Hal itu disampaikan Kepala Dishub Kota Samarinda Hotmarulitua Manalu. Ia menyampaikan Stasiun Pengisian Bahan Bakar Umum (SPBU) di pusat kota selama ini menjadi penyumbang kemacetan, akibat antrean panjang kendaraan roda empat yang membeli pertalite.
“Untuk pertalite roda empat kita akan petakan di SPBU yang agak di luar kota atau di jalan-jalan bagian luar. Sehingga SPBU di dalam kota yang menjadi penyumbang kemacetan bisa berkurang antreannya,” ujarnya usai Rapat Koordinasi Pengendalian Pembelian JBT Solar Bersubsidi, Rabu, 11 Februari 2026.

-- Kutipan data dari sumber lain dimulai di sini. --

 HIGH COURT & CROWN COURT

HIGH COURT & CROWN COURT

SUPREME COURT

Dengan kebijakan tersebut, diharapkan arus lalu lintas di pusat Kota Samarinda menjadi lebih renggang dan risiko kecelakaan akibat antrean kendaraan dapat ditekan.
Selain itu, Dishub juga menyiapkan satu SPBU khusus untuk melayani pengisian bahan bakar bagi angkutan umum atau bus. Namun, bus yang dilayani wajib melengkapi izin operasional aktif.

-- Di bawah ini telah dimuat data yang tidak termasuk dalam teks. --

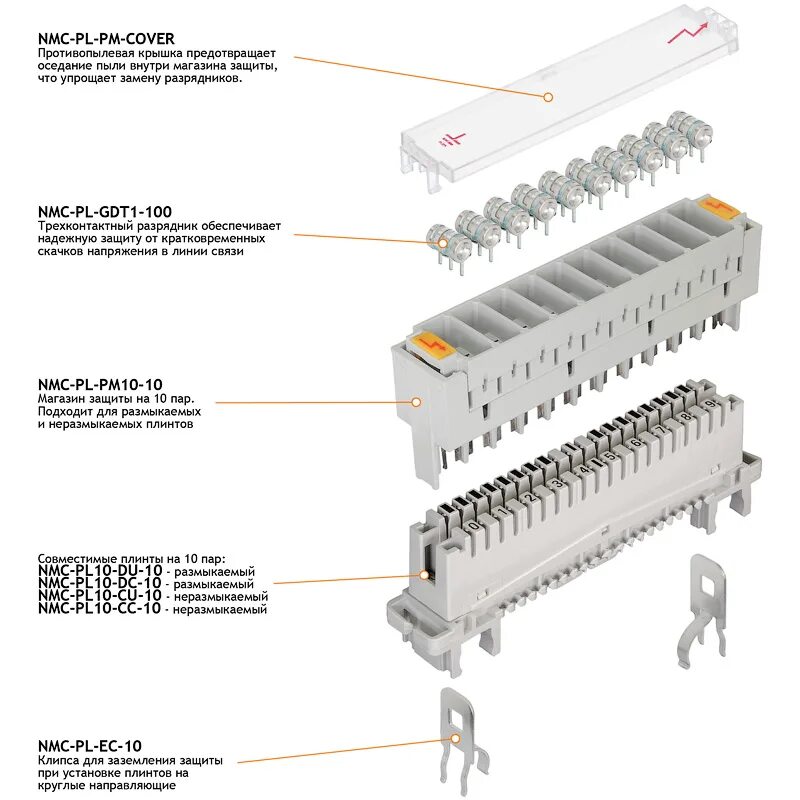 NMC-PL-PM-COVER
Противопылевая крышка предотвращает оседание пыли внутри магазина защиты, что упрощает замену разрядников.

NMC-PL-GDT1-100
Трехконтактный разрядник обеспечивает надежную защиту от кратковременных скачков напряжения в линии связи

NMC-PL-PM10-10
Магазин защиты на 10 пар. Подходит для размыкаемых и неразмыкаемых плинтов

0 1 2 3 4 5 6 7 8 9

Совместимые плинты на 10 пар:
NMC-PL10-DU-10 - размыкаемый
NMC-PL10-DC-10 - размыкаемый
NMC-PL10-CU-10 - неразмыкаемый
NMC-PL10-CC-10 - неразмыкаемый

NMC-PL-EC-10
Клипса для заземления защиты при установке плинтов на круглые направляющие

“Supaya jelas bahwa bus tersebut benar-benar beroperasi, bukan hanya kamuflase. Jadi yang dilayani memang kendaraan yang betul-betul jalan,” tegas Manalu.
Ke depan, sistem pembayaran BBM bersubsidi juga akan diarahkan menggunakan aplikasi MyPertamina dan tidak lagi mengandalkan fuel card semata. Langkah ini untuk memastikan seluruh transaksi tercatat dan dapat ditelusuri.

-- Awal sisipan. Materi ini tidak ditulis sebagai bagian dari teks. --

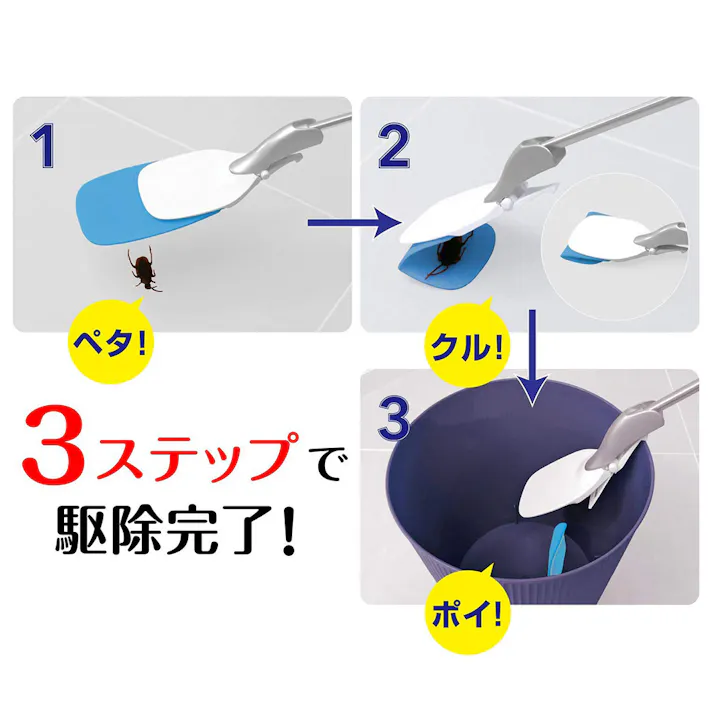 1

ペタ!

2

クル!

3

ポイ!

3ステップで
駆除完了!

Dishub juga akan melakukan pelacakan penggunaan BBM. Misalnya, jika satu kendaraan mendapat jatah 80 liter, maka secara asumsi dapat menempuh sekitar 240 kilometer.
“Kalau besoknya dia ambil antrean lagi, kita akan track. Dia sudah melakukan perjalanan sejauh mana? ini bagian dari pengawasan agar distribusi subsidi tidak disalahgunakan,” jelasnya.
Terkait potensi dampak inflasi, Manalu memastikan pihaknya telah berkoordinasi dengan Asosiasi Logistik dan Forwarder Indonesia (ALFI). Berdasarkan hasil pertemuan sebelumnya, sebagian besar angkutan logistik sembako kini justru menggunakan BBM non-subsidi, karena antrean solar subsidi terlalu panjang.
“Inflasi di Kota Samarinda tetap terjaga. Jadi tidak ada alasan bahwa kebijakan ini akan mengguncang harga,” pungkasnya.
Rencana kebijakan ini ditargetkan mulai berlaku 1 April 2026, atau paling lambat 1 Mei 2026 setelah proses sosialisasi selesai.